捜索・差押えとは
事件が発生した場合,捜査機関は,被疑者の自宅や職場に立ち入り,証拠を取得することがあります。例えば,被疑者が自宅で覚せい剤を所持しているという疑いがある場合,被疑者の自宅内に入って覚せい剤を確保する必要があります。
このような場合に行われる手続が,捜索・差押えです(刑事訴訟法218条)。
捜索とは,被疑者の身体や住居等について,証拠物等を発見するための強制処分であり,差押えとは,証拠物の占有を強制的に取得する処分です。例えば,被疑者の自宅内に覚せい剤がないか探索するのが捜索,探索して発見した覚せい剤の占有を,被疑者から捜査機関に移転させるのが差押えです。
このように,被疑者の同意なく,強制的に探索し,被疑者の占有物を取得するわけですから,プライバシー権や財産権等の人権を著しく侵害することになります。そこで,捜索・差押えを行う場合には,原則として,裁判官が発布する捜索差押許可状(令状)が必要になります(憲法35条1項,刑事訴訟法218条1項)。
捜索・差押えを行う場合には,原則として令状が必要ですが,逮捕の際に捜索・差押えを行う場合には,例外として令状が不要とされています(憲法35条・33条,刑事訴訟法220条)。
捜索・差押えの要件
捜索・差押えは,被疑事件の証拠を取得するために行われるものであるため,被疑事実と関連性のある場所の捜索や物の差押えでなければなりません。
また,令状により場所や物が特定されている必要があります。
さらに,捜索・差押えの必要性がなければなりません。
これらの要件を欠く違法な捜索・差押えがなされた場合には,刑事訴訟法429条1項2号の押収に関する裁判として,準抗告ができるとするのが判例・通説です。弁護人としては,違法な捜索・差押えがなされていないか,慎重に吟味し,違法であれば準抗告し,違法な捜索・差押え処分を取り消すよう求めることになります。
押収された物を返してもらいたい場合
では,違法ではなく,適法な捜索・差押えによって押収された物を返してもらいたい場合,どうすればよいのでしょうか。
このような場合,捜査機関に対し,還付または仮還付の請求をすることになります。「還付」とは,押収物について留置する必要性がない場合に,捜査機関の占有を解いて現状に回復することです。「仮還付」とは,留置する必要性がないわけではないが,返還しても支障がない場合に,捜査機関に戻すことを留保して一時的に返還することです。
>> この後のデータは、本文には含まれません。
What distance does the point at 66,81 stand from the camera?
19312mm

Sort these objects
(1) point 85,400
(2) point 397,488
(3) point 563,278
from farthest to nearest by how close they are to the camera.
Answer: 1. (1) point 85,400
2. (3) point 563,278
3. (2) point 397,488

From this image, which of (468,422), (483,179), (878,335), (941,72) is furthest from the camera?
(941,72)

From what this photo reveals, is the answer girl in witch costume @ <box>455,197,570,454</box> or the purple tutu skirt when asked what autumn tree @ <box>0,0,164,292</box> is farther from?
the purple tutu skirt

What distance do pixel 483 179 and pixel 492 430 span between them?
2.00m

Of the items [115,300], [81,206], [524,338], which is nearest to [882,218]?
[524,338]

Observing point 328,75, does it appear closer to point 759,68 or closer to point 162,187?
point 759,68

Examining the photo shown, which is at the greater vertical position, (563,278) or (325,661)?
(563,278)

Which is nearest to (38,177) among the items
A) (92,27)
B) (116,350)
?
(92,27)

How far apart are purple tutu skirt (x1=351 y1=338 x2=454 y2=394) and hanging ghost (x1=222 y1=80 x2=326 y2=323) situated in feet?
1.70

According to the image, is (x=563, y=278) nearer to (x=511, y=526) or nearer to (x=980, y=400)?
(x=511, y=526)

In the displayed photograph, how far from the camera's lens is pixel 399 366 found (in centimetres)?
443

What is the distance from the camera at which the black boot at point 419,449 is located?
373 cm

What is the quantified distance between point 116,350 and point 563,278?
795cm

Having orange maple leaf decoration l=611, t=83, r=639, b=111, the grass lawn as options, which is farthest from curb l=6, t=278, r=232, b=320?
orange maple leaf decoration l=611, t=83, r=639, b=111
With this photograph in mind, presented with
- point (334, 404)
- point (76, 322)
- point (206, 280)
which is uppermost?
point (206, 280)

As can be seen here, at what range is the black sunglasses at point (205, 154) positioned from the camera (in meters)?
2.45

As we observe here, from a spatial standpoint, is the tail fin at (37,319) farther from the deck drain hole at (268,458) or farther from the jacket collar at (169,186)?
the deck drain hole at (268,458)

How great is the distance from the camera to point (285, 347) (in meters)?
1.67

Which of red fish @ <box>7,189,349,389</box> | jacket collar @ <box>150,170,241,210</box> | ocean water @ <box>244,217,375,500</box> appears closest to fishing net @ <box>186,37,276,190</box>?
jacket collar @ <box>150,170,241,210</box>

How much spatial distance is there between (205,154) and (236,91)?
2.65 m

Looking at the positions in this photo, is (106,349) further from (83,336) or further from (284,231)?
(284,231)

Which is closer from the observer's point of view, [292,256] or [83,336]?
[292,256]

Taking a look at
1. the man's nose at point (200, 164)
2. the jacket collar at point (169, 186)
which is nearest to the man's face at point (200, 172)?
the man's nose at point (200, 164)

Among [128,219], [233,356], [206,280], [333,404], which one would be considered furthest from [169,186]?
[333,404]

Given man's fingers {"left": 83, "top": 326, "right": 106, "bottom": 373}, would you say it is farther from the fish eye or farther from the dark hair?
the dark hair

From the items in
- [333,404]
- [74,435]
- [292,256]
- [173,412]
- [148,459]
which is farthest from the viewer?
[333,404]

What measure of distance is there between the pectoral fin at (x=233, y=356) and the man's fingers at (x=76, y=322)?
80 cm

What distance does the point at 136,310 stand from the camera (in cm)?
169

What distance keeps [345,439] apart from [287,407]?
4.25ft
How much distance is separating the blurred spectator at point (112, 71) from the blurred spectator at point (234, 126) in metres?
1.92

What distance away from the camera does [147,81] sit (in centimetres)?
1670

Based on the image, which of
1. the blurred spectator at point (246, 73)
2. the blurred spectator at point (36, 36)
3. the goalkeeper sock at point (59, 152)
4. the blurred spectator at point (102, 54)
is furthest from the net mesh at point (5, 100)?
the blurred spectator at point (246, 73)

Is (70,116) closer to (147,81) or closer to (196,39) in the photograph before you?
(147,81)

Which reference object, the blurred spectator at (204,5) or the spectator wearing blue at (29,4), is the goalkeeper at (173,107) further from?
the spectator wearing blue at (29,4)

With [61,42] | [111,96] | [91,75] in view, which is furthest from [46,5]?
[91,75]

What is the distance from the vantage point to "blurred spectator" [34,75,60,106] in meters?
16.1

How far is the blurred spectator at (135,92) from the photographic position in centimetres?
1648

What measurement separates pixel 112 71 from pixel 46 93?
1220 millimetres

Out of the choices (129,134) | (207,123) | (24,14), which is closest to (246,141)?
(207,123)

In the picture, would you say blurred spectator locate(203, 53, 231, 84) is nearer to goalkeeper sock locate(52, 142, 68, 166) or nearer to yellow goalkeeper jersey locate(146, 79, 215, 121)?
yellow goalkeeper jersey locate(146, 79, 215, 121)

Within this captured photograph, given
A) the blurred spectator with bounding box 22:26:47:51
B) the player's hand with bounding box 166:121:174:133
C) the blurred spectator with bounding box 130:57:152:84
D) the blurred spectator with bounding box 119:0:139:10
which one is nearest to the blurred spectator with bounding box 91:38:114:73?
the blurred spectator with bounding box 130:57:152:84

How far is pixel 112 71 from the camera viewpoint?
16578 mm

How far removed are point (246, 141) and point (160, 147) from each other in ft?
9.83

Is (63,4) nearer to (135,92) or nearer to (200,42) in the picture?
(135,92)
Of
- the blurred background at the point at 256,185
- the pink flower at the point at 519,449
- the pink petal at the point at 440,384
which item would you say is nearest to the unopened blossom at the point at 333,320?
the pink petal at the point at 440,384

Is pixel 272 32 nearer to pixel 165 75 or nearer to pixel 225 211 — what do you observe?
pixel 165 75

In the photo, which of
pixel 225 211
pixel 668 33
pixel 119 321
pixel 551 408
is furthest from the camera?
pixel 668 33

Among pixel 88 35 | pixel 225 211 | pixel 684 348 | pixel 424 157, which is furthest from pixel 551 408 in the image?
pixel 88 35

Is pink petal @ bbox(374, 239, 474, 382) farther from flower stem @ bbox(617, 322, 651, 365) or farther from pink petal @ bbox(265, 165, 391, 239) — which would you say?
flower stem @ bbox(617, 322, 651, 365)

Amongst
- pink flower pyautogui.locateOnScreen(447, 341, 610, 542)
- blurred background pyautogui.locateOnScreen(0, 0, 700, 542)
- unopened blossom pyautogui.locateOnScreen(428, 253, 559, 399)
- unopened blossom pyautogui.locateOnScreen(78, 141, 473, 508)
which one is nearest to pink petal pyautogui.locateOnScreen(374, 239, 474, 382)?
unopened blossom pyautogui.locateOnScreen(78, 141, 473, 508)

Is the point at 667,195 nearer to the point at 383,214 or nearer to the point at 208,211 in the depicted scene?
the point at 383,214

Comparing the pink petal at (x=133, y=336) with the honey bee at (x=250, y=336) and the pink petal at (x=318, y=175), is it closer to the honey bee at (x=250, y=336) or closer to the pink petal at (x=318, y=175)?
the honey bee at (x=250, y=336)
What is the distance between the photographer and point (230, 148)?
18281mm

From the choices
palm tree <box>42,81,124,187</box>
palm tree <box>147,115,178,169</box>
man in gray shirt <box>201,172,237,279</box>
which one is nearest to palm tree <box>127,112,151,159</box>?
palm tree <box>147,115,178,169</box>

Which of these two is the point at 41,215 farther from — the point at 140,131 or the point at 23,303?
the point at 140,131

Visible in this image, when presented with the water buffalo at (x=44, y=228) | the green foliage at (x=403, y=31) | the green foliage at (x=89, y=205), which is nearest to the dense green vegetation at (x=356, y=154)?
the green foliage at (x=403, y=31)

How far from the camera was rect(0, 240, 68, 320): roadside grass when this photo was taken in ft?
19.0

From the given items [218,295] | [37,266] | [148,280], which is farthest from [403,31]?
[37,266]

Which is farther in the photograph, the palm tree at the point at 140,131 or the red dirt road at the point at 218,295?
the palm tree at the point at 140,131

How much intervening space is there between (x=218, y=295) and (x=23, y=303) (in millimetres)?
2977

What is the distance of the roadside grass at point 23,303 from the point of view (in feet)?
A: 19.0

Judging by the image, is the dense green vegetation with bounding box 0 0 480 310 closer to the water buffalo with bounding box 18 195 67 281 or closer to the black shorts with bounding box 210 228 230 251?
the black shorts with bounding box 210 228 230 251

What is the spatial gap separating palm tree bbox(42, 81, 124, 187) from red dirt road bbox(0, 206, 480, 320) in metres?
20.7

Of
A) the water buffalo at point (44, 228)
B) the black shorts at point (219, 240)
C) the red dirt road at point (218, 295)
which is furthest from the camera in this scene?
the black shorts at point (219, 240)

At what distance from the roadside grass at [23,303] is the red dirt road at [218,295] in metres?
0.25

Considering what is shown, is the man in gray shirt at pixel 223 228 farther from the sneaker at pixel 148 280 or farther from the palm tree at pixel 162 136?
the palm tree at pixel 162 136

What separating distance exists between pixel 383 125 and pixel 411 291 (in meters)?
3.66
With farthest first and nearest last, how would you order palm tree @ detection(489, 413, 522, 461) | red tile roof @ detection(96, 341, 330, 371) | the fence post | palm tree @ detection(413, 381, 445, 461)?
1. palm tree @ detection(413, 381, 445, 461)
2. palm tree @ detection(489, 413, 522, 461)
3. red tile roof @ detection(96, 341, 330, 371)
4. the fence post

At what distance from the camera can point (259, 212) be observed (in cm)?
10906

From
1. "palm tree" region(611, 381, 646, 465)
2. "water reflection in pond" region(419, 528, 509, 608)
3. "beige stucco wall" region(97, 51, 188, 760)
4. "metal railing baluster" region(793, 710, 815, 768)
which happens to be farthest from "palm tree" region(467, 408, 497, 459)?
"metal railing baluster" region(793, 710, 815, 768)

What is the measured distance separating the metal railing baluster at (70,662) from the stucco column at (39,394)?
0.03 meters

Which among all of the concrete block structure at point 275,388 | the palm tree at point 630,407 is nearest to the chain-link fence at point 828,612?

弁護人は,被疑者が押収された物を取り戻したいという場合には,準抗告や還付・仮還付の請求など,必要な手続を選択して,物の返還を求めることになります。
逮捕の際の捜索・差押え
捜索・差押えを行う場合,人権侵害を防止するため,裁判官の令状が原則として必要でした。しかし,逮捕の際の捜索・差押えでは,例外的に令状が不要とされています。それはなぜでしょうか?
まずは以下の条文をご参照ください。
刑事訴訟法220条1項
検察官,検察事務官又は司法警察職員は,第199条の規定により被疑者を逮捕する場合又は現行犯人を逮捕する場合において必要があるときは,左の処分をすることができる。第210条の規定により被疑者を逮捕する場合において必要があるときも同様である。
1号 人の住居又は人の看守する邸宅,建造物若しくは船舶内に入り被疑者の捜索をすること
2号 逮捕の現場で差押,捜索又は検証をすること
2項
前項後段の場合において逮捕状が得られなかったときは,差押物は,直ちにこれを還付しなければならない。
3項
第1項の処分をするには,令状はこれを必要としない。
逮捕の際の捜索・差押えで令状が不要とされる理由
以上のとおり,被疑者を「逮捕する場合」で「必要があるとき」に「逮捕の現場で」行われる必要があり,厳格な要件が定められていること,逮捕に関連して行われるものであることから,不当な人権侵害のおそれはなく,また,捜査上の便宜にも適うものであるため,令状が必要とされていないと思われます。
もっとも,「逮捕する場合」(時間的限界),「必要があるとき」「逮捕の現場で」(場所的限界)など,注意すべき要件がありますので,逮捕の際に不当な捜索・差押を受けたと感じた場合には,すぐに弁護士に相談すべきでしょう。